───── Given records ─────

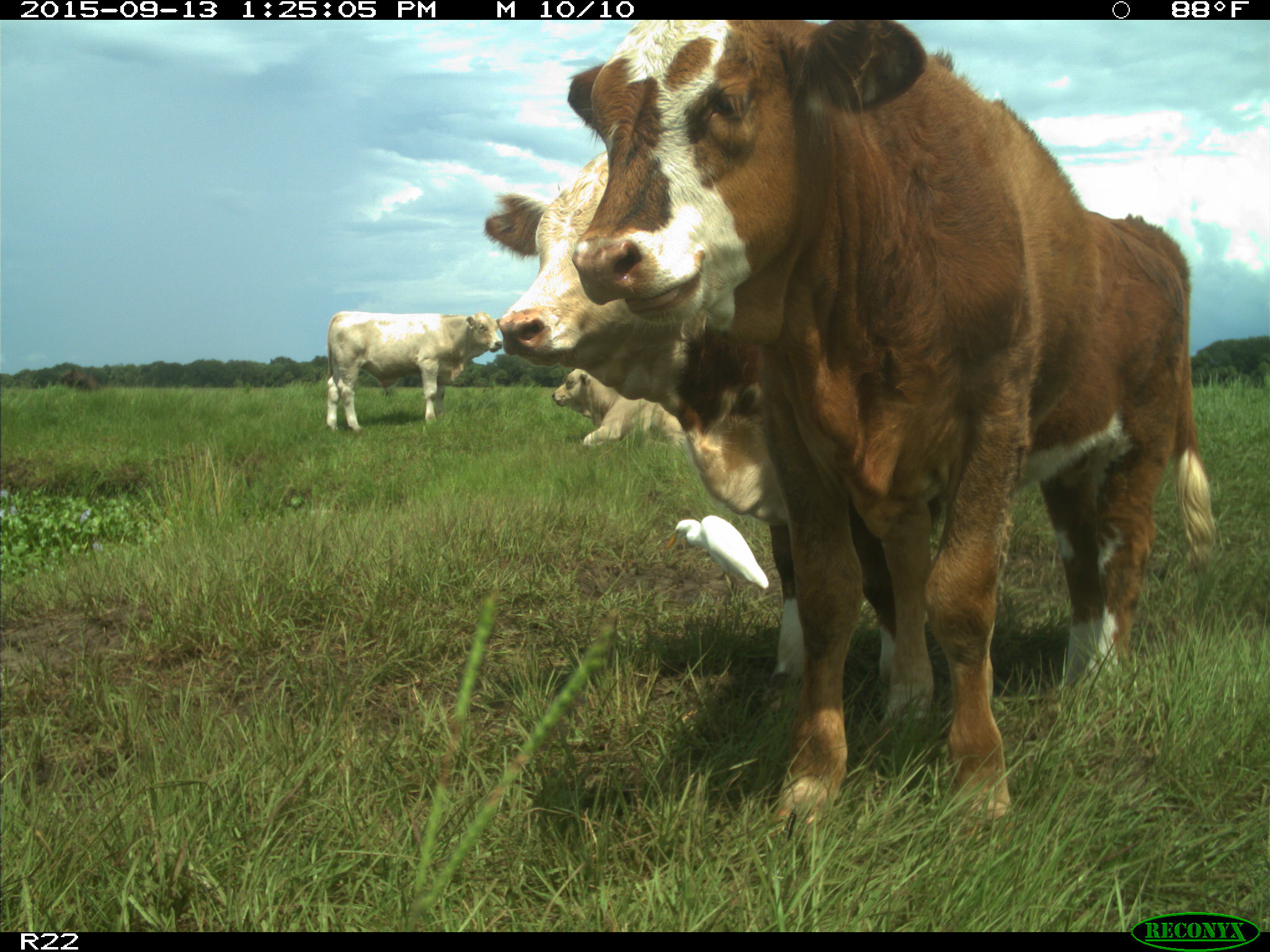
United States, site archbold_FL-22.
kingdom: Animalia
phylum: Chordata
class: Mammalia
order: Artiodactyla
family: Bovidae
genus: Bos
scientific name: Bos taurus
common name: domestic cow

─────
───── Given records ─────

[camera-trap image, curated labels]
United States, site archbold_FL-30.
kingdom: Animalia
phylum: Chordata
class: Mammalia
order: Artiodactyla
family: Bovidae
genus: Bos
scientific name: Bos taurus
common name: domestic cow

─────
───── Given records ─────

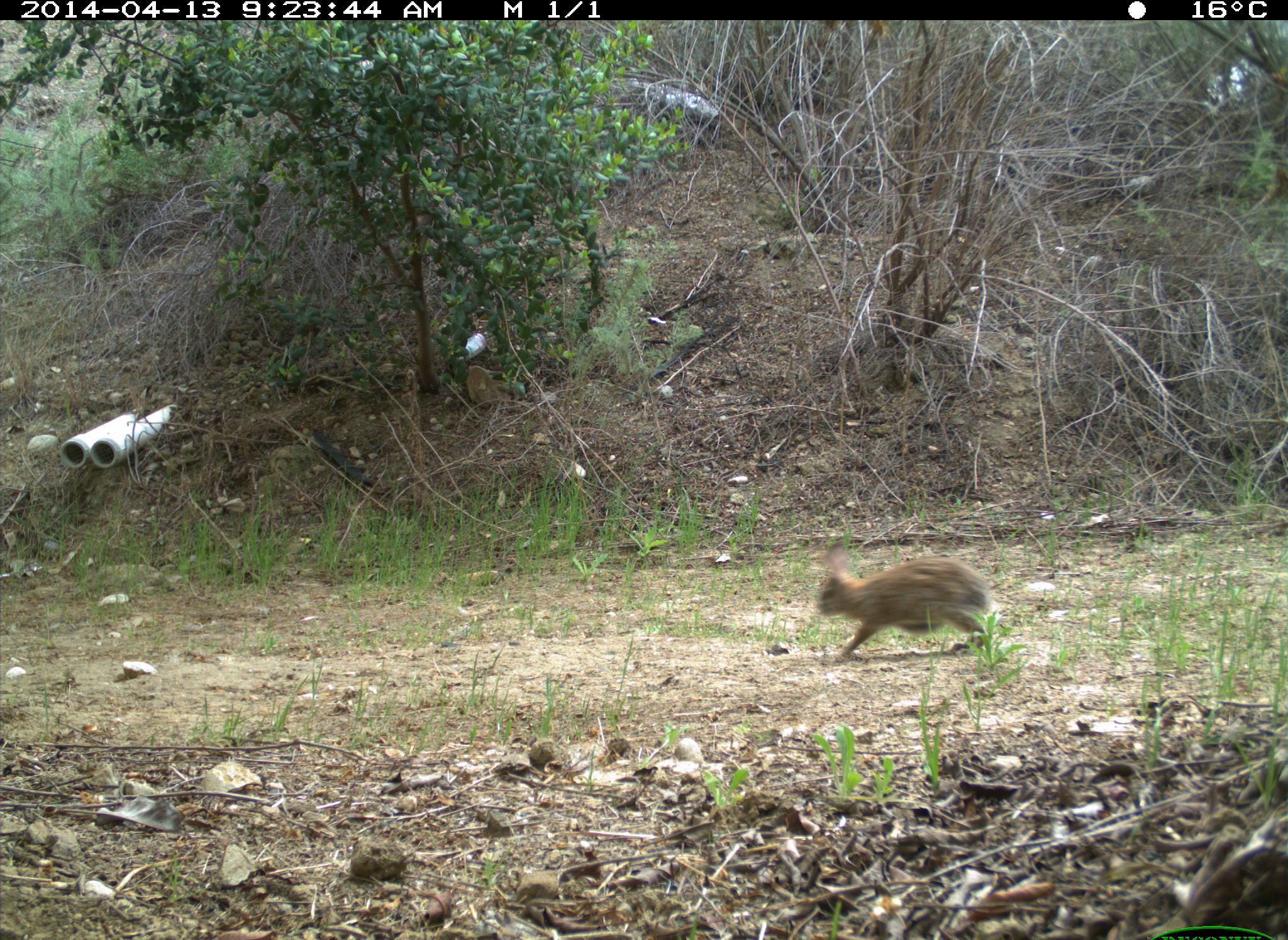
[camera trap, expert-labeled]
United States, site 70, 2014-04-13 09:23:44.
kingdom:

─────

# Task item:
Where a line of the entries contains the word "trap", copy that line.

# Solved exercise:
[camera-trap image, curated labels]
[camera trap, expert-labeled]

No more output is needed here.